Al Pineda, commander of the Yakima VFW Post 379, is proof that the organization isn’t just for World War II veterans. Pineda is 38 and served in Iraq and Afghanistan for the U.S. Marine Corps before being discharged a decade ago.

He chose to be involved with the VFW because he liked interacting with veterans from different generations. But more important, he wanted to be involved in an organization that had a history of veteran advocacy.

“They’re huge advocates on a national level for veteran benefits,” he said. “I’m very passionate about veterans receiving the benefits that they earn.”

But he knows that many of his peers don’t share his interest in traditional veterans organizations, and a hard sell to potential recruits would be ineffective.
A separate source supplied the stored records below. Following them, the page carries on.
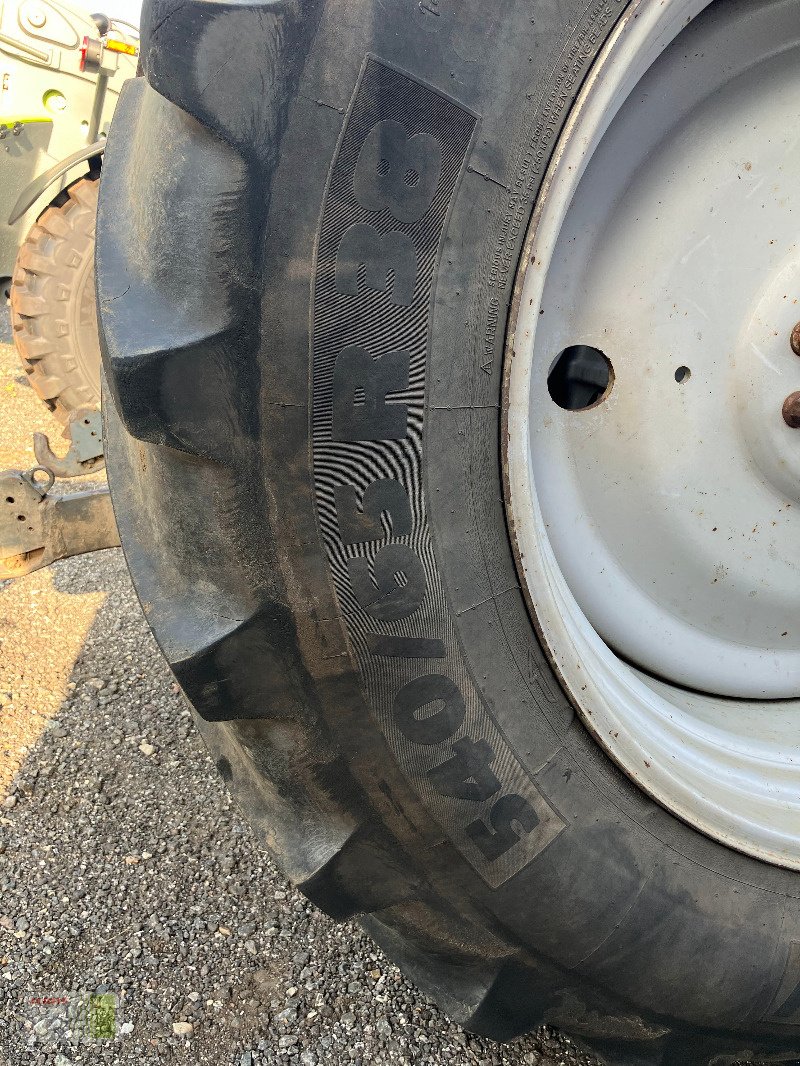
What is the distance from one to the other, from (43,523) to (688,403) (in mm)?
1270

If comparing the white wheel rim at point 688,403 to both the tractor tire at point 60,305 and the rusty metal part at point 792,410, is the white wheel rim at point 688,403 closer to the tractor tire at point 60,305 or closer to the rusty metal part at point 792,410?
the rusty metal part at point 792,410

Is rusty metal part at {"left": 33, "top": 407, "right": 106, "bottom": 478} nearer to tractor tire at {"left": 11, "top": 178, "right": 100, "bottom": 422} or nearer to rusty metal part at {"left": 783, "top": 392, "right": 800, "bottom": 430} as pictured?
tractor tire at {"left": 11, "top": 178, "right": 100, "bottom": 422}

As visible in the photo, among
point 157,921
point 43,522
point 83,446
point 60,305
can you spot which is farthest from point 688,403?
point 60,305

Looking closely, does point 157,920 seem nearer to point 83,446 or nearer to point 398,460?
point 398,460

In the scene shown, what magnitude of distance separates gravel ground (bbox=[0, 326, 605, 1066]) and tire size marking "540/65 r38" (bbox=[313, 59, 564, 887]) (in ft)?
1.66

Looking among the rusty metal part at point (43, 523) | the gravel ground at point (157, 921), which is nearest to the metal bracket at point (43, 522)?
the rusty metal part at point (43, 523)

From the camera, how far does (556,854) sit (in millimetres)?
945

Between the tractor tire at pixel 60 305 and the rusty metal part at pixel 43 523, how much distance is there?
65.1 inches

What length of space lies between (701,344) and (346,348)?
0.58m

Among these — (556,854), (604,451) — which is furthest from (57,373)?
(556,854)

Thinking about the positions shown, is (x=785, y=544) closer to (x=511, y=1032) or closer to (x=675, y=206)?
(x=675, y=206)

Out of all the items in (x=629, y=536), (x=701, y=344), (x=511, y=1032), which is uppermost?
(x=701, y=344)

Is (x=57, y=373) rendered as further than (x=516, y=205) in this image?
Yes

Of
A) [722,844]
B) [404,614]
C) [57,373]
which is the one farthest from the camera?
[57,373]
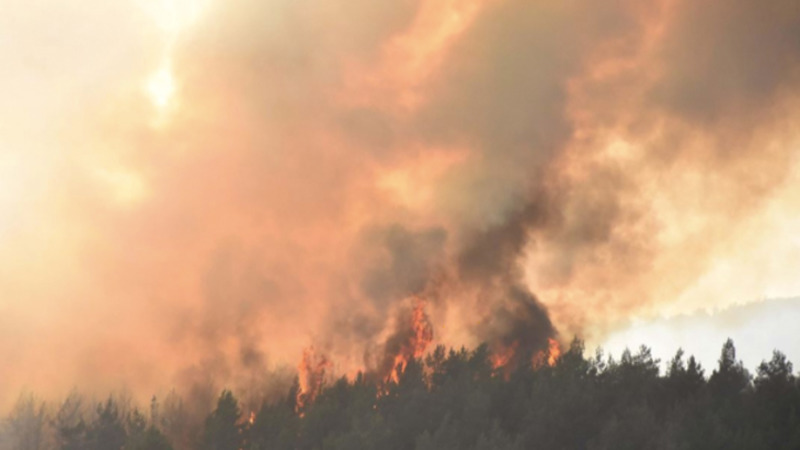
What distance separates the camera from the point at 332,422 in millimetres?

Instead, he encourages members to bring veteran friends and family to VFW events.

Pineda maintains an active Facebook page that lists VFW events ranging from Thursday night dinners to painting parties. The group’s primary form of promotion is organizing activities in the community, such as today’s Veterans Day parade.

“We’re not pounding our chests and saying, ‘Look at us!’” Pineda said. “You got to talk to these guys one-on-one.”

An Open Door

There is a good reason that veteran organization leaders like Pineda may take a more low-key approach. For the past 15 years, veterans have been bombarded by pitches from organizations claiming to offer support and services.

But several of those organizations had financial scandals. In 2016, the Wounded Warriors Project, a nonprofit that aimed to offer support for veterans, fired executives after reports that they were improperly spending millions of dollars in donations.

The Better Business Bureau said the organization was in the clear a year later, but distrust for that group and others like it in general remains, said Bryan, the executive director of the National Center for Veteran Studies. “There’s paranoia and suspicion,” he said.

That distrust has kept Damien Patterson of Selah from becoming active with veteran organizations, though he’s done some work with them in the past. Patterson, who is still in active service with the U.S. Army but returned from his last tour in Iraq more than a year ago, said he constantly questions whether an organization wants to help veterans or is there for political or financial gain.

Still, Patterson knows the importance of being around other veterans, especially when transitioning back into civilian life. When he returned from his first combat tour, he didn’t have anyone to talk to or to guide him. As a result, he got into drugs.

“I fell on my face,” he said. “I never had anyone help me.”

He doesn’t want younger veterans to feel the way he did, so he often seeks out recent veterans when he’s out and about. He tries to listen and offer any help when he can.

“I’m the type of guy that goes under the bridge,” he said, referring to efforts to reach out to others.

While Knight, the 41-year-old Yakama Warriors member, enjoys helping others, he takes comfort knowing there are several veterans in the organization he can connect with, especially when negative memories of his military service come back.

“It’s just being able to have that open door that allows you to get through whatever you got or whatever stuff you have going on,” he said.

Knight said he wants to extend that same openness to younger veterans he meets.

“It’s about, ‘You served, you honorably served, let’s try to make it better and help you get through whatever you’re going through.”